Stored items
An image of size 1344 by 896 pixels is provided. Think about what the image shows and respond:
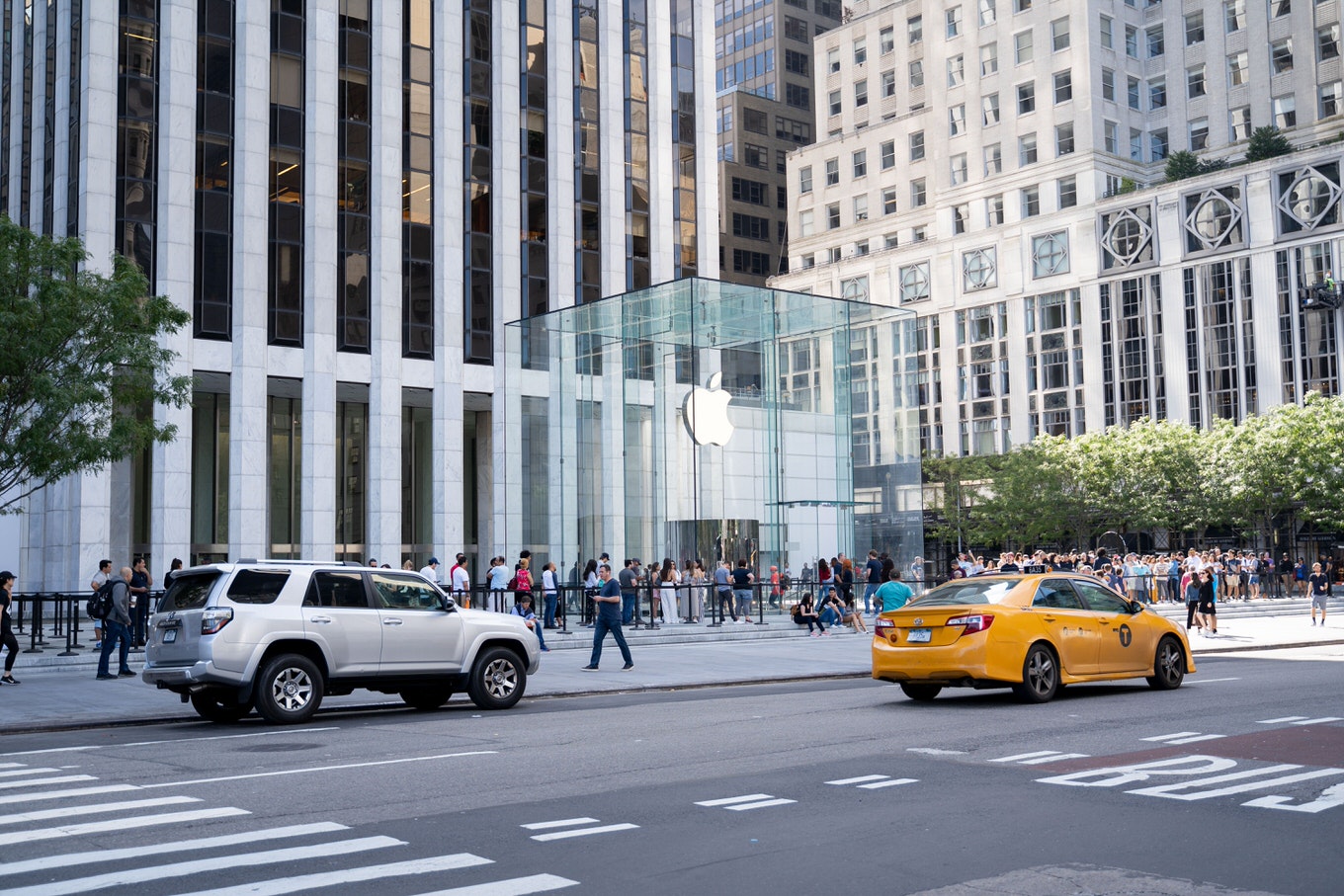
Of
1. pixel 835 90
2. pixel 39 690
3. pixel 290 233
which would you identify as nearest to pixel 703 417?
pixel 290 233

● **What you have to do**
Put each line of the items into a Markdown table with the columns "Row" and "Item line," numbering the rows and skipping blank lines. Leave the pictures out of the table.

● **Solved problem**
| Row | Item line |
|---|---|
| 1 | An image of size 1344 by 896 pixels is provided. Think about what the image shows and respond: |
| 2 | Of |
| 3 | 1. pixel 835 90 |
| 4 | 2. pixel 39 690 |
| 5 | 3. pixel 290 233 |
| 6 | which would you identify as nearest to pixel 703 417? |
| 7 | pixel 290 233 |